What this task involves: Copy all the records exactly, but keep the pictures out of your version.
*** Opening Data for the task ***
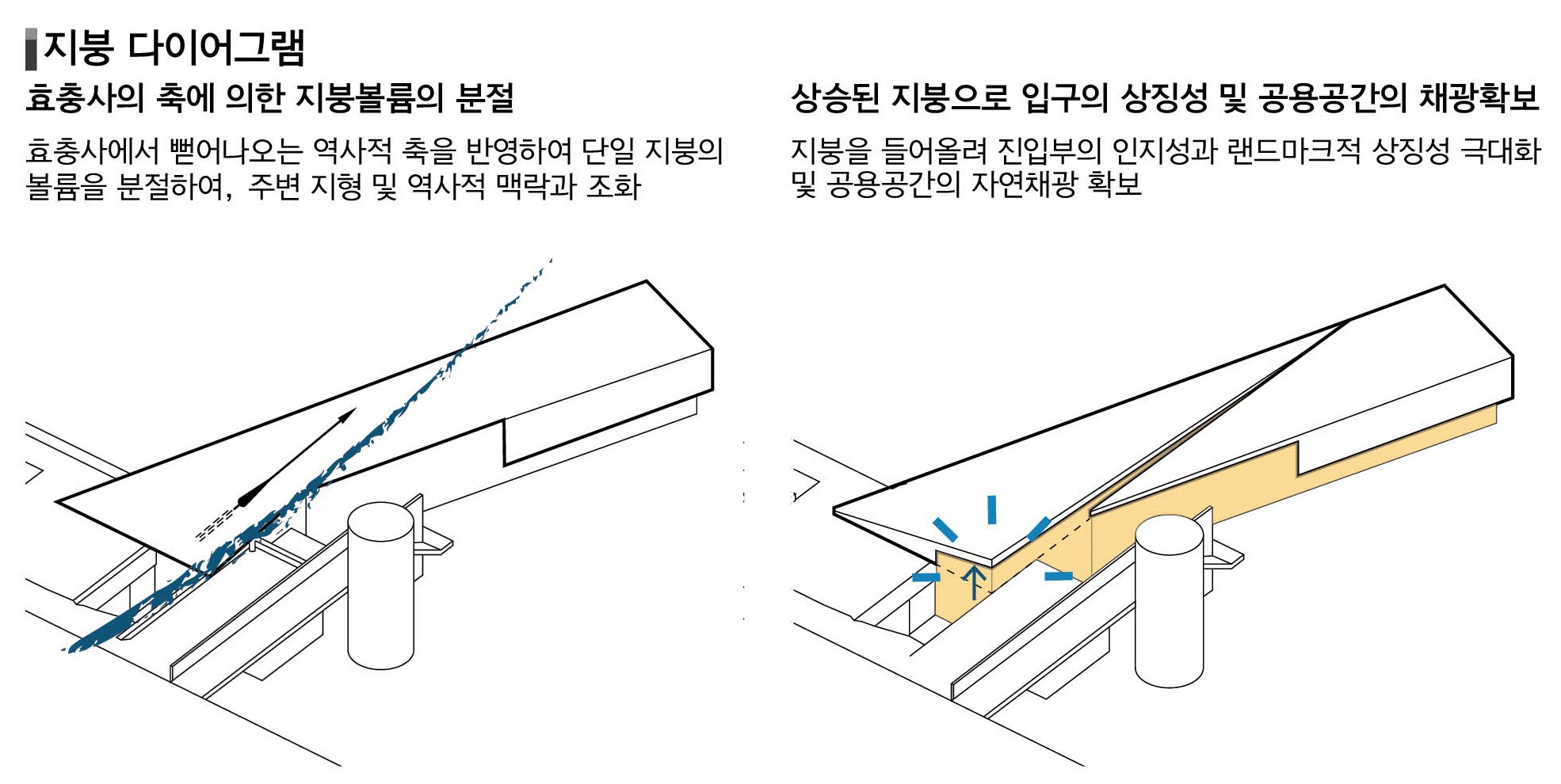 지붕 다이어그램

효충사의 축에 의한 지붕볼륨의 분절

효충사에서 뻗어나오는 역사적 축을 반영하여 단일 지붕의 볼륨을 분절하여, 주변 지형 및 역사적 맥락과 조화

상승된 지붕으로 입구의 상징성 및 공용공간의 채광확보

지붕을 들어올려 진입부의 인지성과 랜드마크적 상징성 극대화 및 공용공간의 자연채광 확보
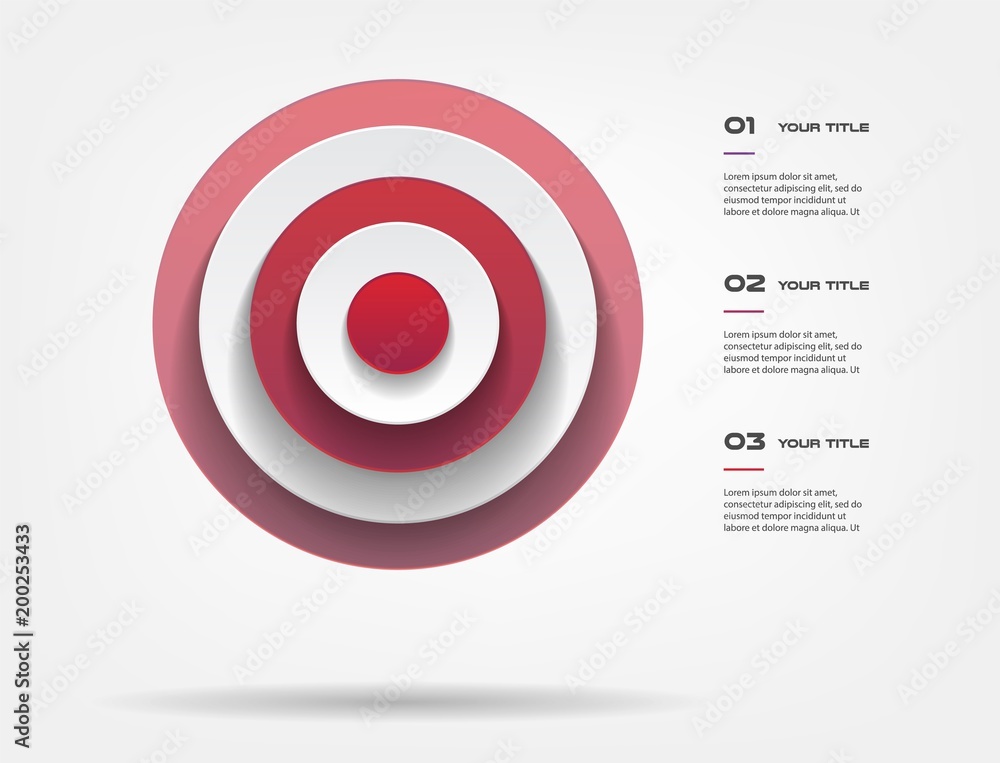 01 YOUR TITLE

Lorem ipsum dolor sit amet, consectetur adipiscing elit, sed do eiusmod tempor incididunt ut labore et dolore magna aliqua. Ut

02 YOUR TITLE

Lorem ipsum dolor sit amet, consectetur adipiscing elit, sed do eiusmod tempor incididunt ut labore et dolore magna aliqua. Ut

03 YOUR TITLE

Lorem ipsum dolor sit amet, consectetur adipiscing elit, sed do eiusmod tempor incididunt ut labore et dolore magna aliqua. Ut

Adobe Stock | #200253433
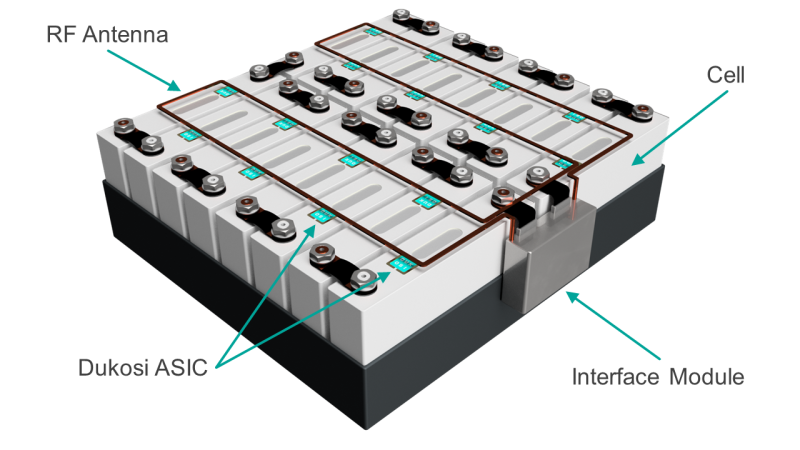 RF Antenna

Cell

Dukosi ASIC

Interface Module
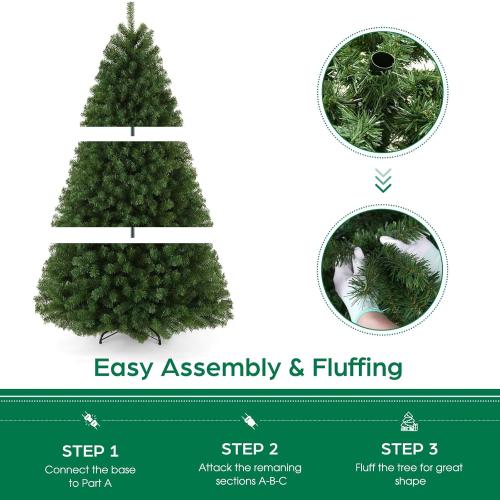 Easy Assembly & Fluffing

STEP 1
Connect the base to Part A

STEP 2
Attack the remaning sections A-B-C

STEP 3
Fluff the tree for great shape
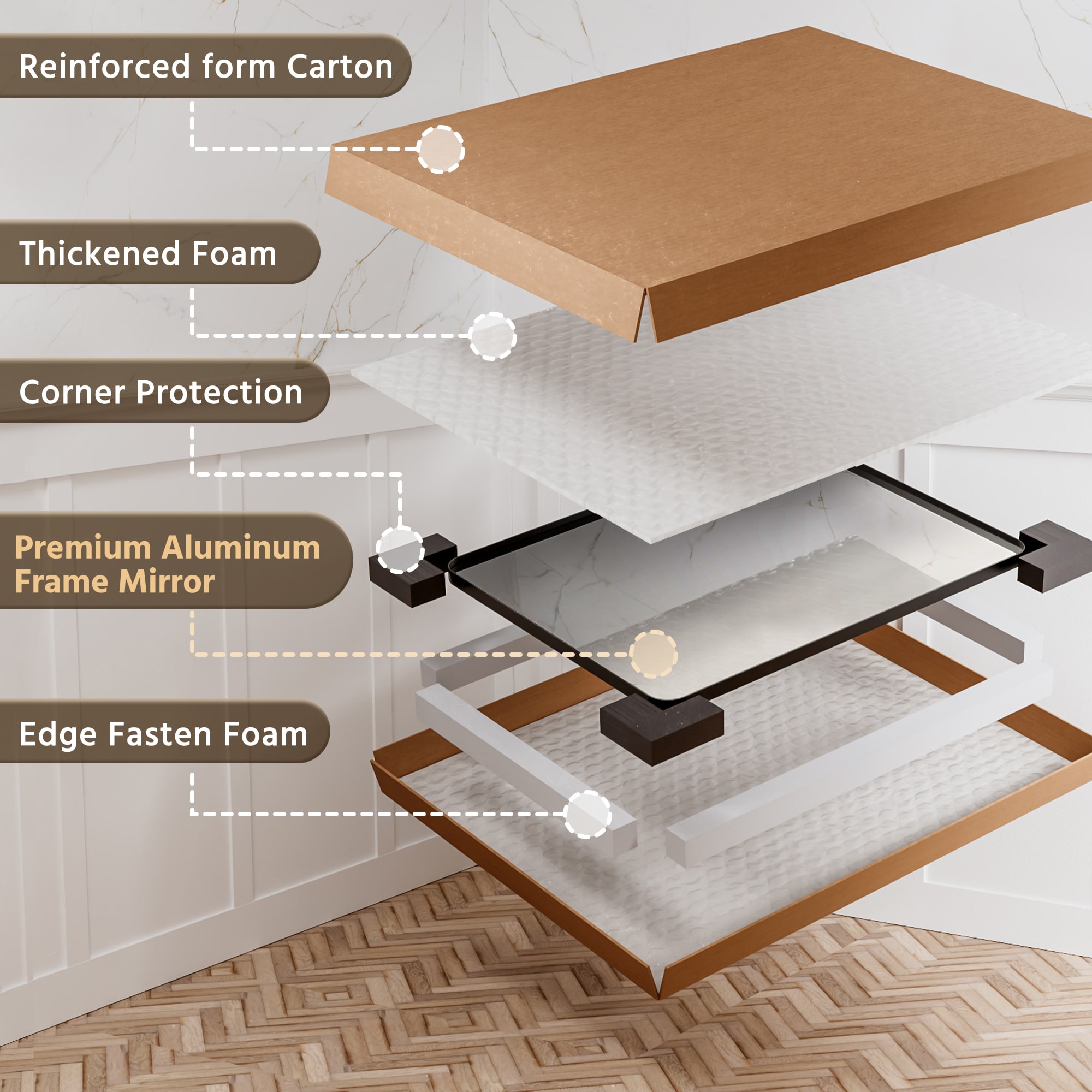 Reinforced form Carton

Thickened Foam

Corner Protection

Premium Aluminum Frame Mirror

Edge Fasten Foam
*** Closing Data for the task ***
Answer:
 지붕 다이어그램

효충사의 축에 의한 지붕볼륨의 분절

효충사에서 뻗어나오는 역사적 축을 반영하여 단일 지붕의 볼륨을 분절하여, 주변 지형 및 역사적 맥락과 조화

상승된 지붕으로 입구의 상징성 및 공용공간의 채광확보

지붕을 들어올려 진입부의 인지성과 랜드마크적 상징성 극대화 및 공용공간의 자연채광 확보
 01 YOUR TITLE

Lorem ipsum dolor sit amet, consectetur adipiscing elit, sed do eiusmod tempor incididunt ut labore et dolore magna aliqua. Ut

02 YOUR TITLE

Lorem ipsum dolor sit amet, consectetur adipiscing elit, sed do eiusmod tempor incididunt ut labore et dolore magna aliqua. Ut

03 YOUR TITLE

Lorem ipsum dolor sit amet, consectetur adipiscing elit, sed do eiusmod tempor incididunt ut labore et dolore magna aliqua. Ut

Adobe Stock | #200253433
 RF Antenna

Cell

Dukosi ASIC

Interface Module
 Easy Assembly & Fluffing

STEP 1
Connect the base to Part A

STEP 2
Attack the remaning sections A-B-C

STEP 3
Fluff the tree for great shape
 Reinforced form Carton

Thickened Foam

Corner Protection

Premium Aluminum Frame Mirror

Edge Fasten Foam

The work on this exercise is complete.